Already certified as a wilderness emergency medical technician, Klickstein trained as a scribe for two months before going solo on March 3, a week before the World Health Organization declared the coronavirus outbreak a pandemic. After one ward at UNC’s main hospital was converted to a COVID-19 unit, more than a third of the scribes on staff quit. Klickstein stayed. She’s applying to medical schools this year and considers her work excellent training. “I love emergency departments,” she says. “I function well in a state of high intensity. In the ER, I feel really comfortable — I know what I can do to help, and that’s how I always want to feel. It’s what drew me to search-and-rescue, too. I’ve learned so much watching ER physicians tackle the pandemic.”
I function well in a state of high intensity. In the ER, I feel really comfortable — I know what I can do to help, and that’s how I always want to feel. I’ve learned so much watching ER physicians tackle the pandemic.”
—Lindsay Klickstein ’15
Benchize Fleuraguste ’12 also considers emergency medicine her passion. Since her first interaction with paramedics, who saved her mother’s life, she has wanted to work in health care. In the summer after her junior year at CA, she trained as an EMT. Now she attends a doctoral program in nursing while working as an emergency room nurse in the greater Boston area, with plans to specialize in MedFlight air transport critical care as well as to teach someday. Like Londono, she has found her facility with several languages helps reassure her patients.

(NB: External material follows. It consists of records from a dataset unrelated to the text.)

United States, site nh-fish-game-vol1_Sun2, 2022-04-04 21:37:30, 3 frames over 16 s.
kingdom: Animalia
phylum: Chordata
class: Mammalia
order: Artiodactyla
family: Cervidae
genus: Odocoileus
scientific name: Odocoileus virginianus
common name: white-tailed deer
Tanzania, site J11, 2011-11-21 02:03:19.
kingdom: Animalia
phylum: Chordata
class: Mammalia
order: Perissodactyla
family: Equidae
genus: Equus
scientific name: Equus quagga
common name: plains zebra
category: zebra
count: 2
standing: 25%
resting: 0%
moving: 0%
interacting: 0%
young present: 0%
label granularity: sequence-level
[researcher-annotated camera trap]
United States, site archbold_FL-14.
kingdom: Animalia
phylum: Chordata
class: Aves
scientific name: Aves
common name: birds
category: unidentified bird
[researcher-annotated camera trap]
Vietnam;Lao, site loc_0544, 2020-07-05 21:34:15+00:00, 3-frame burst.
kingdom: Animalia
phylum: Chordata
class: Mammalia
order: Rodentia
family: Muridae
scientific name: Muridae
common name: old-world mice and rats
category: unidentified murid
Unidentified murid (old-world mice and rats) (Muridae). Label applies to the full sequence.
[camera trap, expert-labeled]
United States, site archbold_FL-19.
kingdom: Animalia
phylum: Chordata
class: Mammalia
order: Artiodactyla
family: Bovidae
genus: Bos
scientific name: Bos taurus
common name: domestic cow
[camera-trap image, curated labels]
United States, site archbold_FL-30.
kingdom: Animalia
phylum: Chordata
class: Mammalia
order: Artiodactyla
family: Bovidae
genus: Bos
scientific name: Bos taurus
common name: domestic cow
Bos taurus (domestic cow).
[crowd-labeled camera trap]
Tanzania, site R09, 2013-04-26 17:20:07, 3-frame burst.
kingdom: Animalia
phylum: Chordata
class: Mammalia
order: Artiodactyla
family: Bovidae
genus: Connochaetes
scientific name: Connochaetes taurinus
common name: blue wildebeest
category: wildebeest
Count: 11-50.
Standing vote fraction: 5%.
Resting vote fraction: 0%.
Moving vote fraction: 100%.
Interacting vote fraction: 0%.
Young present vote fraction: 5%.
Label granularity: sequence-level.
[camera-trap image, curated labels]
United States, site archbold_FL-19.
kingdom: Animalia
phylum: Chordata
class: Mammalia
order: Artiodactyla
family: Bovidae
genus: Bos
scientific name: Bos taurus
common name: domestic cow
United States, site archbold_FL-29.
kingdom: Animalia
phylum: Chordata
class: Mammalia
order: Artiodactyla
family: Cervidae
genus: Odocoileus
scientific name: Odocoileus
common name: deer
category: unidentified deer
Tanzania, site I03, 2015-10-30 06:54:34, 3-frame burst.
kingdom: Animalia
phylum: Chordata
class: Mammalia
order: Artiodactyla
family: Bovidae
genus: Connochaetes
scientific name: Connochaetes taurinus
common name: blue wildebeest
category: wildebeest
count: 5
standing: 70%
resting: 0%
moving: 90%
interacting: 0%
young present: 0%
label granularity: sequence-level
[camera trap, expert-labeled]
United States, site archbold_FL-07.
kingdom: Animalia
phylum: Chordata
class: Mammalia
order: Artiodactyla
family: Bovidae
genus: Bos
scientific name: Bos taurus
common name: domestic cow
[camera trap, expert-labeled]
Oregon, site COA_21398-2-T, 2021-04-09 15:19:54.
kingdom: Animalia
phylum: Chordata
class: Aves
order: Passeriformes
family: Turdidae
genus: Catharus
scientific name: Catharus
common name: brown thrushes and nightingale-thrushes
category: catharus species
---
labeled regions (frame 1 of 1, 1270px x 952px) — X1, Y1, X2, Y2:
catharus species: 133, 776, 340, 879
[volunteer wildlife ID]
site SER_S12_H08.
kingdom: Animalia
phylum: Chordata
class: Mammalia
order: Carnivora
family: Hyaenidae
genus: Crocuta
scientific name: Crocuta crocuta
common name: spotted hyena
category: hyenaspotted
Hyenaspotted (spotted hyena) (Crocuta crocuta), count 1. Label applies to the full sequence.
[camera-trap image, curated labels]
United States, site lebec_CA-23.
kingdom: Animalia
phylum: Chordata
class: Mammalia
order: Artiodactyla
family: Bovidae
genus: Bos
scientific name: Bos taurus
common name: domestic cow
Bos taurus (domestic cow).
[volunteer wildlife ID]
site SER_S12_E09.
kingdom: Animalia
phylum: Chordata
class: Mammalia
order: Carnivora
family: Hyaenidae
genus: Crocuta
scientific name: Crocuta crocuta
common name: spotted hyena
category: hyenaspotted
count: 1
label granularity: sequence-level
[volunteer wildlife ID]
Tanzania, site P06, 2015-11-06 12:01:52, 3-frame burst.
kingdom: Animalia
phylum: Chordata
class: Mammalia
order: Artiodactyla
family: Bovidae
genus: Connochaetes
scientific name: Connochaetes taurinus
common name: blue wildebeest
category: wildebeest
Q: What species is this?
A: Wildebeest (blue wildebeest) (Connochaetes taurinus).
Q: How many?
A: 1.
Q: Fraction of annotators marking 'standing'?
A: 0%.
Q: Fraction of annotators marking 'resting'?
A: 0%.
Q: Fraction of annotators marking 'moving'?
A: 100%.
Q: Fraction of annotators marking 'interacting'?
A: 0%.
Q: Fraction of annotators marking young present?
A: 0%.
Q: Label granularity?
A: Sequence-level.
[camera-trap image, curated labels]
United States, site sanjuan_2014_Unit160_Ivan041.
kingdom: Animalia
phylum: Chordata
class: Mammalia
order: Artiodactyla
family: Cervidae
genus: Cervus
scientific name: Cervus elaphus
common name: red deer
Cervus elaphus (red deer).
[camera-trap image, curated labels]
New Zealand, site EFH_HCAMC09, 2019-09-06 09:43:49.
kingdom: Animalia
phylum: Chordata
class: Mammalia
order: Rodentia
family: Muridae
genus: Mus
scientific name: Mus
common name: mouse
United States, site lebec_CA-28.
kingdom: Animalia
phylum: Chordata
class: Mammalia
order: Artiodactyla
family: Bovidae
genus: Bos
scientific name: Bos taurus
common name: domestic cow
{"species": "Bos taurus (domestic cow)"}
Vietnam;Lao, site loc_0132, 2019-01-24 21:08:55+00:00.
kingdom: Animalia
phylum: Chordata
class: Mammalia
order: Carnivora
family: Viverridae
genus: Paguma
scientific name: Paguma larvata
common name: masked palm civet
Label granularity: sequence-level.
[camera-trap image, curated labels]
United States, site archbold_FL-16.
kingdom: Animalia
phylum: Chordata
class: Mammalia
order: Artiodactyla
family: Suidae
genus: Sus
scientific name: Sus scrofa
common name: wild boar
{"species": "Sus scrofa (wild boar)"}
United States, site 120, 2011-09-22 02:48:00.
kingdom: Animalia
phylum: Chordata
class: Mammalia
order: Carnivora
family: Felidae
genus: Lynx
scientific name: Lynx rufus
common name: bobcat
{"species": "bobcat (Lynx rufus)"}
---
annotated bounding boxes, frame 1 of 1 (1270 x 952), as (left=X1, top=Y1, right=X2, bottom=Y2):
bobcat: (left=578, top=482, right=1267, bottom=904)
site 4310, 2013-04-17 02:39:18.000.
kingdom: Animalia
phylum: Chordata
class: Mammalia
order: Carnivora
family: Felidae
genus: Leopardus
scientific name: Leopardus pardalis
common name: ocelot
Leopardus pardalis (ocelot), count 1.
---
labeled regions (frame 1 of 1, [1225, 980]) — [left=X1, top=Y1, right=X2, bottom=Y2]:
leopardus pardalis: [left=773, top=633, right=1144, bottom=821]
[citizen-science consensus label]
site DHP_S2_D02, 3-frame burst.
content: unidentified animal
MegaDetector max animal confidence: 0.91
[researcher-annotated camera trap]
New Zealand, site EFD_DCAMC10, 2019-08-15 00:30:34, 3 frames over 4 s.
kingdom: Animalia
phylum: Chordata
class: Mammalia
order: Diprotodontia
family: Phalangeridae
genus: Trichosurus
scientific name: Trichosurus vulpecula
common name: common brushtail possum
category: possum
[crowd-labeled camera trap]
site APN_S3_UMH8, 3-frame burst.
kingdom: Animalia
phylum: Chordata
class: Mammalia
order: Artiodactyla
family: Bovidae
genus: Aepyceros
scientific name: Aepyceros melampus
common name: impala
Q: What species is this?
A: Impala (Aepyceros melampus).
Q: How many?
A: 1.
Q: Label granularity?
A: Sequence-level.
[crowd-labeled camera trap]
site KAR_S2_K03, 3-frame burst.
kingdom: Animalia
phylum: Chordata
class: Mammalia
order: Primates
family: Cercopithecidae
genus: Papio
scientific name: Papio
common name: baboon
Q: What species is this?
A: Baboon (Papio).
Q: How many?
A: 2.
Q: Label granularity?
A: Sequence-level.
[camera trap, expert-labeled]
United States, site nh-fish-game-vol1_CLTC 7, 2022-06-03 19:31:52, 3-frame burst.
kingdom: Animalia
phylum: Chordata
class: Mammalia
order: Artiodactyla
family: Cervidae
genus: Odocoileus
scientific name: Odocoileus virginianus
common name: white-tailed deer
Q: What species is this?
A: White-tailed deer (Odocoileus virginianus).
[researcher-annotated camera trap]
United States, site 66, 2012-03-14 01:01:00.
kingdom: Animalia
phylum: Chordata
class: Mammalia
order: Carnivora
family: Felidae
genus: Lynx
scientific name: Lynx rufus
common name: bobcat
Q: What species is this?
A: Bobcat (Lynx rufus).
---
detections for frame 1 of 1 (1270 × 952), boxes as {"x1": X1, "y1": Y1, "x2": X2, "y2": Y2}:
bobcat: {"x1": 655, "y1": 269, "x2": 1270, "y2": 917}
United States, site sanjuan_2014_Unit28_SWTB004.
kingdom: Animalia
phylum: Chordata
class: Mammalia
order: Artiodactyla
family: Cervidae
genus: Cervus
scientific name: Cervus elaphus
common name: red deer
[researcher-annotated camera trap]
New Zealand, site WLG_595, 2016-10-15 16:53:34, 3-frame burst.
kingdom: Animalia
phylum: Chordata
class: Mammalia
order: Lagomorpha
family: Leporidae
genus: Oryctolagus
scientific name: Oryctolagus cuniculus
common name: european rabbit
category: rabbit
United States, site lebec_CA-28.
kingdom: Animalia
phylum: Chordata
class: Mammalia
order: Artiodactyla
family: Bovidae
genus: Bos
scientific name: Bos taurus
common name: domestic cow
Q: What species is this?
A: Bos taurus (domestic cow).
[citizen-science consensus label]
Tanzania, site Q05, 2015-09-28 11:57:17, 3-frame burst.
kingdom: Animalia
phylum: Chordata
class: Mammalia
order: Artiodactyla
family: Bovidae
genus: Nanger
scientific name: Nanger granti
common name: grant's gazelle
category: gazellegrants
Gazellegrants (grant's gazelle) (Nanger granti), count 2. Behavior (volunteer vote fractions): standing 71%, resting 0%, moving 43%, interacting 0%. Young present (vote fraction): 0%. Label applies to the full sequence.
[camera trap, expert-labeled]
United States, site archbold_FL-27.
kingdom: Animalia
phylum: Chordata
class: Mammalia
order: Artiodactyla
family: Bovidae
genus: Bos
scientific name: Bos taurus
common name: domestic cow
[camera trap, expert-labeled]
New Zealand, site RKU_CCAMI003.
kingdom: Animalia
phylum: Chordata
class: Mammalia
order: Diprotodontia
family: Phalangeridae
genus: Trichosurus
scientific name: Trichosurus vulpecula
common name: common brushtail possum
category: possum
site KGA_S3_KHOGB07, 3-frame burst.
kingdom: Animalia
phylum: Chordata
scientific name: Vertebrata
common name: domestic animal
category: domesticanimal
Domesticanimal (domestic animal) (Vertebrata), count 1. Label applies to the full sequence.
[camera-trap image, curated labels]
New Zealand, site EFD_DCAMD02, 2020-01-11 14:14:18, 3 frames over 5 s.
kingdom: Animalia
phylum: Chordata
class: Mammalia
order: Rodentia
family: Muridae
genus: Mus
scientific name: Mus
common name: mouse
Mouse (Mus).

During the pandemic, Fleuraguste has observed that people of color have been scared to come to the ER for treatment. Though she understands that often economic pressure and lack of education make access to health care difficult at any time, she thinks having more providers of color would help. “Patients are more apt to trust individuals who look like them and understand their culture, who can educate them in the same way they have learned,” she says.
Fleuraguste praises Massachusetts’ phased COVID-19 plan, but she’s incensed by the lack of U.S. leadership in a coordinated pandemic response. “This new virus is ever-changing, but we learned a lot from when Ebola hit and swift government action helped to tamp it down and prepare health systems,” she says. For her, the government’s failure is personal: She has lost family members to COVID-19.
“My family is concerned about my exposure at work, but a lot of them understand it’s not just a job,” she says. “It’s what I trained to do, and I love helping people. Not being there is not an option for me. I can’t sit back and leave my colleagues hanging. And we’re supposed to advocate for everyone, from all walks of life — that’s something I learned from CA.”
Benchize Fleuraguste ’12
Health care is her passion, and the pandemic hasn’t changed that.